There is little detail to support the speculation that competitors “may” decide that the Channel is no longer desirable or that advertisers “may” choose to pull their advertisements from the Channel. This kind of speculative evidence is precisely what the Supreme Court has repeatedly warned against and what the Court of Appeal for Ontario has criticized in cases such as M.E.H. v. Williams and Out-Of-Home Marketing Association of Canada v. Toronto (City). In my view, Corus’s position falls into the “facts which a litigant would like to keep confidential by having the courtroom doors closed” category rather than the “accumulated with a reasonable expectation of it being kept confidential” category of information.
[70] The words of Spence J. in Publow v. Wilson, seem particularly apt in the present circumstances. Spence J., relying on what was then the leading case of Nova Scotia (Attorney General) v. MacIntyre, [1982] 1 S.C.R. 175, stated, at para. 18:
The disclosure of internal corporate information in the course of legal proceedings may almost always have the potential for harm to the company concerned and perhaps to others as well. This consequence of the resort to the courts is not limited to corporate parties in commercial matters; individuals may suffer from the public disclosure which ordinarily accompanies litigation. If the prospect of harm were a sufficient basis for preventing disclosure, a great many litigants might justifiably seek to have their proceedings shielded from public view, whether through a sealing order, an order for in camera proceedings or otherwise. Widespread granting of such orders could tend to diminish public confidence in the administration of justice. These considerations suggest that such orders should be available only in exceptional cases.
[71] It is true that CRTC filings are not generally available to the public. However, Corus has pleaded in its notice of application and disclosed in the public versions of its main factum and reply factum that Rogers and Corus are in “standstill” mode before the CRTC. Corus has also disclosed in those materials the fact that the CRTC has issued letters about the standstill. The existence of a standstill is therefore part of the public record, as are specific dates of communications from the CRTC -- the substance of which Corus has described at a high level.

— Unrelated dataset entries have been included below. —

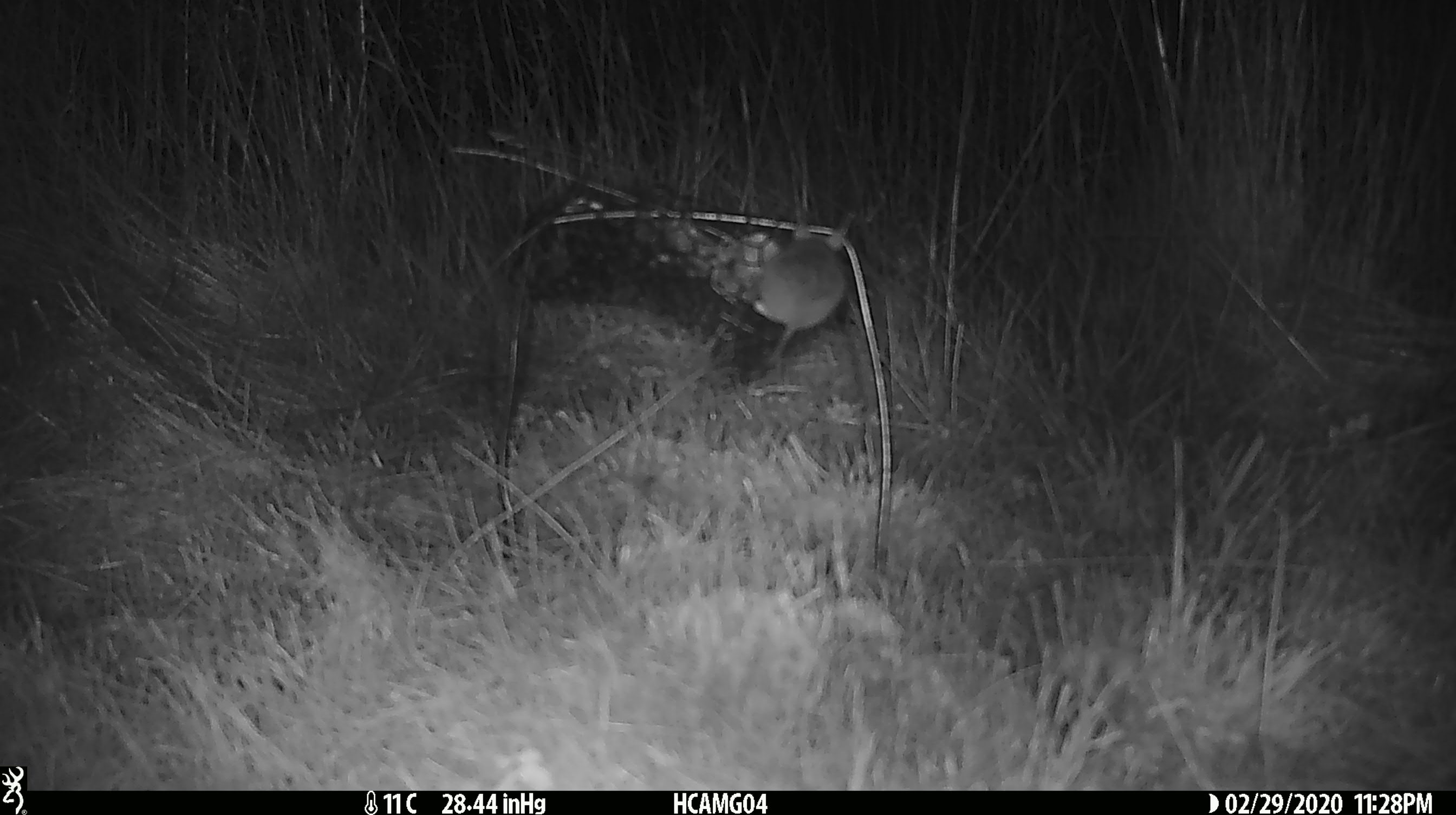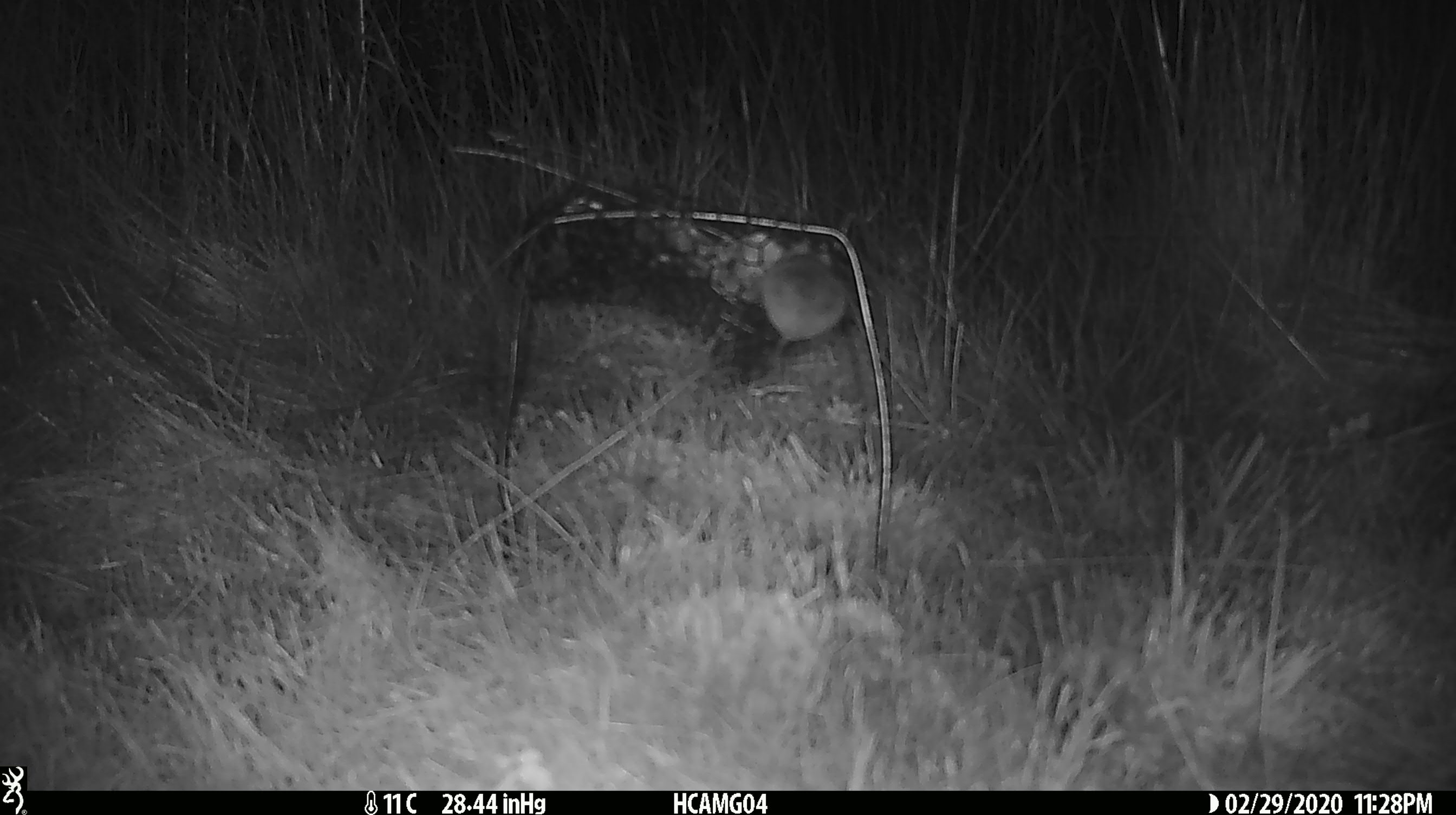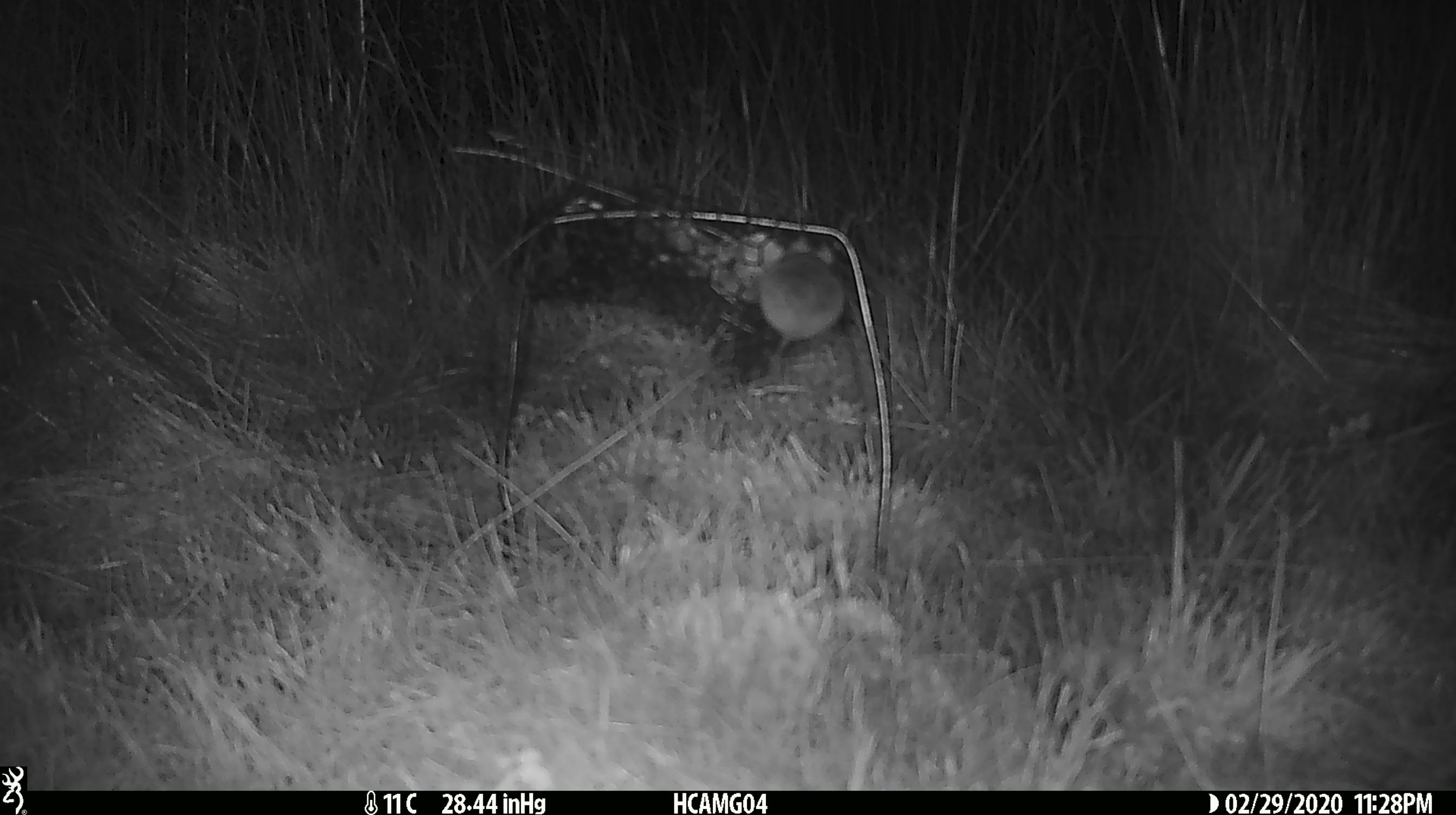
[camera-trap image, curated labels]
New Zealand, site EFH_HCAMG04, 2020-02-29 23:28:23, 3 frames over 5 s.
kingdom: Animalia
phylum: Chordata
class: Mammalia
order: Rodentia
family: Muridae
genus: Mus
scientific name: Mus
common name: mouse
Mouse (Mus).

[72] There is no principled reason, for example, why the fact that Rogers has applied to the CRTC to lift the standstill is confidential, proprietary, or commercially sensitive and must be sealed under the Sherman Estate v. Donovan test, while the fact of the standstill itself and CRTC communications about it are not. Corus’s position is somewhat inconsistent and self-serving on this point. And, in any event, the fact that Rogers has applied to the CRTC to lift the standstill was and remains Rogers’ business decision to communicate as it wishes. Corus has cited no basis for a right to prevent Rogers from disclosing its own business plans, decisions, or information.
[73] Having concluded that the requested sealing order does not meet the first part of the Sherman Estate v. Donovan test, it is unnecessary to consider whether the other parts of the test could be met in this case.

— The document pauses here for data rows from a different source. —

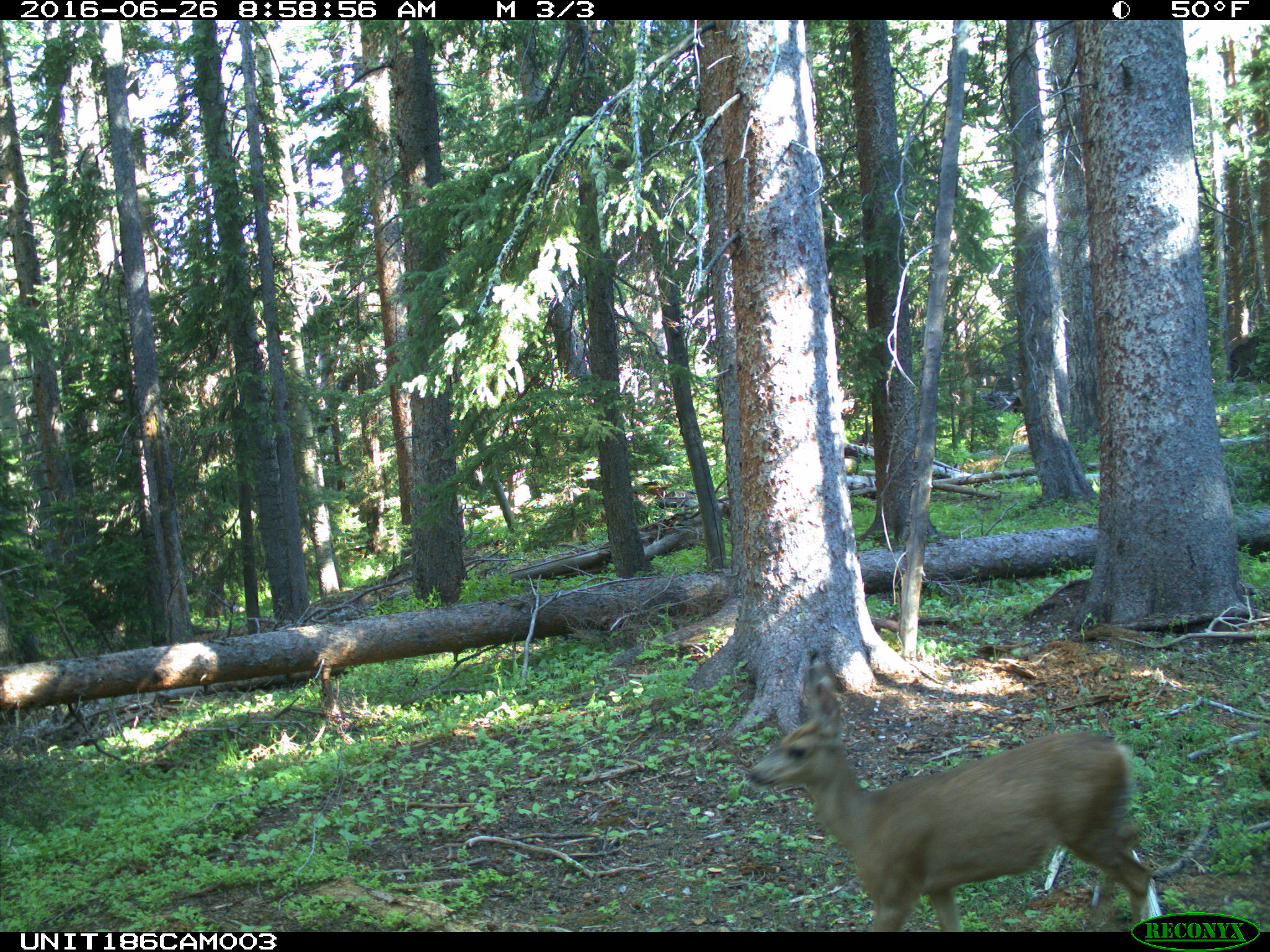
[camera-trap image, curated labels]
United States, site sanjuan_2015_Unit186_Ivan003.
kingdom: Animalia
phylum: Chordata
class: Mammalia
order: Artiodactyla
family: Cervidae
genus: Odocoileus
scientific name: Odocoileus hemionus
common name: mule deer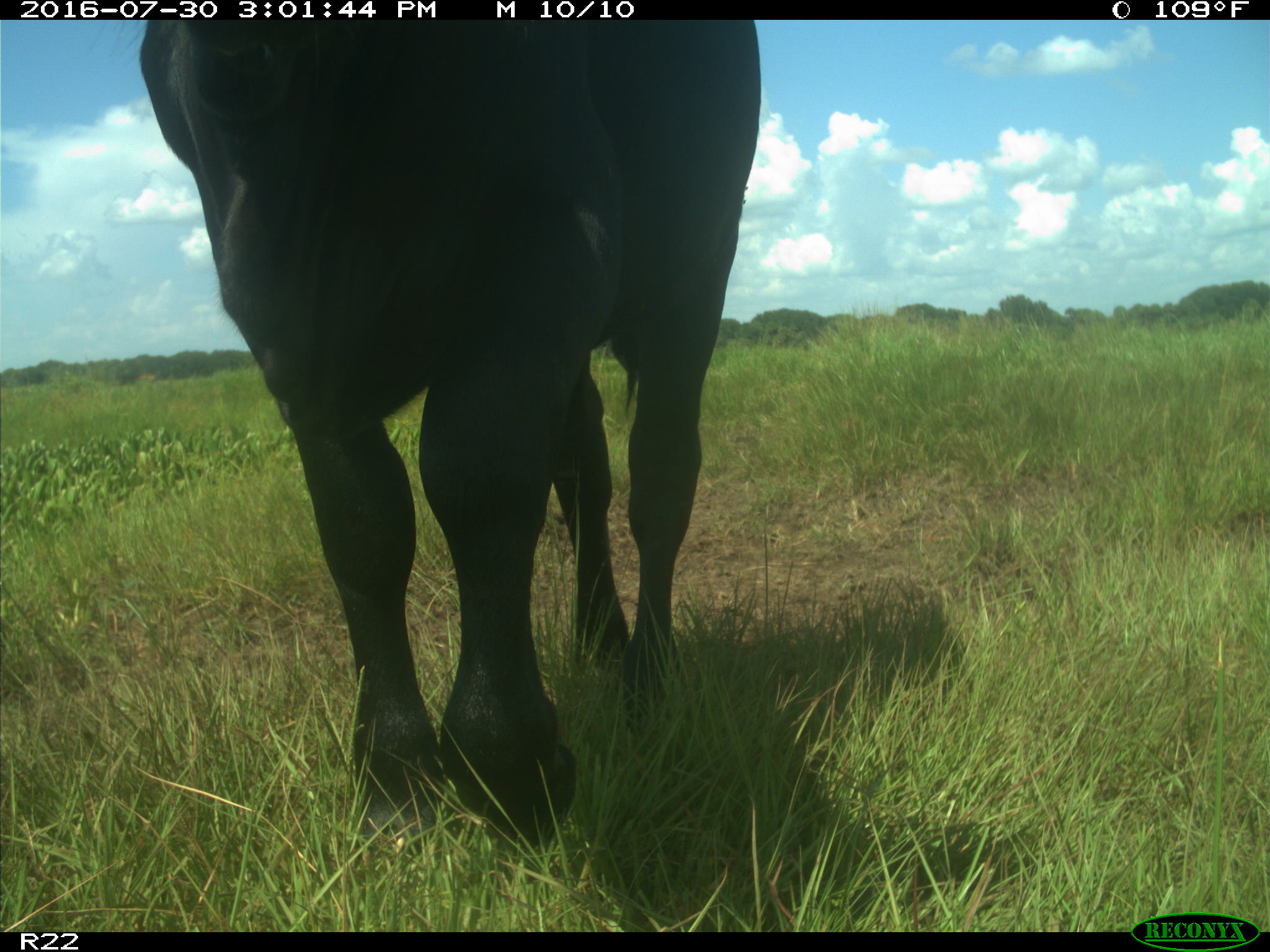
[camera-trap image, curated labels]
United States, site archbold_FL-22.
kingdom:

[74] The request for a sealing order is denied.
Conclusion
[75] For the forgoing reasons, the application for a declaration is dismissed. The motions for an interlocutory injunction and a sealing order are also dismissed.
Costs
[76] The parties agreed that all-inclusive costs to the successful party be broken down as follows:
$190,000 to the successful party on the application; and
$35,000 to the successful party on the sealing order motion.
[77] Costs are awarded to Rogers, payable by Corus, in these amounts.
Penny J.
Released: November 5, 2024
Footnotes
[1] I reach this conclusion solely as a matter of commercial contract interpretation. I make no comment on what Rogers is, or is not, entitled to do under applicable CRTC rules, regulations and practices. That question is within the exclusive jurisdiction of the CRTC to decide.
[2] Because Rogers has not eliminated the relevant television package containing the Channel “altogether”, Rogers concedes that it cannot unilaterally remove the Channel in western Canada under the west Canada agreement. It proposes to do so, however, when the west Canada agreement expires at the end of 2024.